Reading passage ->
------------------------------------

Worst-case thinking in AI alignment

Alternative title: “When should you assume that what could go wrong, will go wrong?”

Thanks to Mary Phuong and Ryan Greenblatt for helpful suggestions and discussion, and Akash Wasil for some edits.

In discussions of AI safety, people often propose the assumption that something goes as badly as possible. Eliezer Yudkowsky in particular has argued for the importance of security mindset when thinking about AI alignment.

I think there are several distinct reasons that this might be the right assumption to make in a particular situation. But I think people often conflate these reasons, and I think that this causes confusion and mistaken thinking. So I want to spell out some distinctions.

Throughout this post, I give a bunch of specific arguments about AI alignment, including one argument that I think I was personally getting wrong until I noticed my mistake yesterday (which was my impetus for thinking about this topic more and then writing this post). I think I’m probably still thinking about some of my object level examples wrong, and hope that if so, commenters will point out my mistakes. But I think I’ll stand by the claim that we should be attempting to distinguish between these classes of argument.

------------------------------------

Tasks to complete ->
- A) Duplicate the passage on worst-case thinking in AI alignment, between "I think there" and "out some distinctions.", inclusive.
- B) Answer these questions using the passage on worst-case thinking in AI alignment:
(i) Who is named as having argued for the importance of security mindset in thinking about AI alignment?
(ii) Who is thanked for some edits?
(iii) What alternative title does the passage give?

Stored entries
------------------------------------

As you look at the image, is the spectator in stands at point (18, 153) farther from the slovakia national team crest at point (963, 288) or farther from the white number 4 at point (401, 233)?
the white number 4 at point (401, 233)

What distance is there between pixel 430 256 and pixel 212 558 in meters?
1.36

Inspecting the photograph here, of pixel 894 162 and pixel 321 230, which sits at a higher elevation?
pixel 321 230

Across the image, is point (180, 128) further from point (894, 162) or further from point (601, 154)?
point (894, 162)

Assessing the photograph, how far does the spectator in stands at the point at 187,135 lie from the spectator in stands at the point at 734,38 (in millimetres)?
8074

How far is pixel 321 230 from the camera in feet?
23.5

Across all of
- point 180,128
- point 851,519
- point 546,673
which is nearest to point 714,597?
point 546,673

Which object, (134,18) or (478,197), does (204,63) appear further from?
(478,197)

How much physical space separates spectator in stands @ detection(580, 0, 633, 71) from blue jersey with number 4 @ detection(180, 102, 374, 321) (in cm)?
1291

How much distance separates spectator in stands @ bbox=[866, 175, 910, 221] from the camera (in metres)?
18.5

------------------------------------

Expected outputs ->
- A)
I think there are several distinct reasons that this might be the right assumption to make in a particular situation. But I think people often conflate these reasons, and I think that this causes confusion and mistaken thinking. So I want to spell out some distinctions.

- B)
(i) Eliezer Yudkowsky
(ii) Akash Wasil
(iii) “When should you assume that what could go wrong, will go wrong?”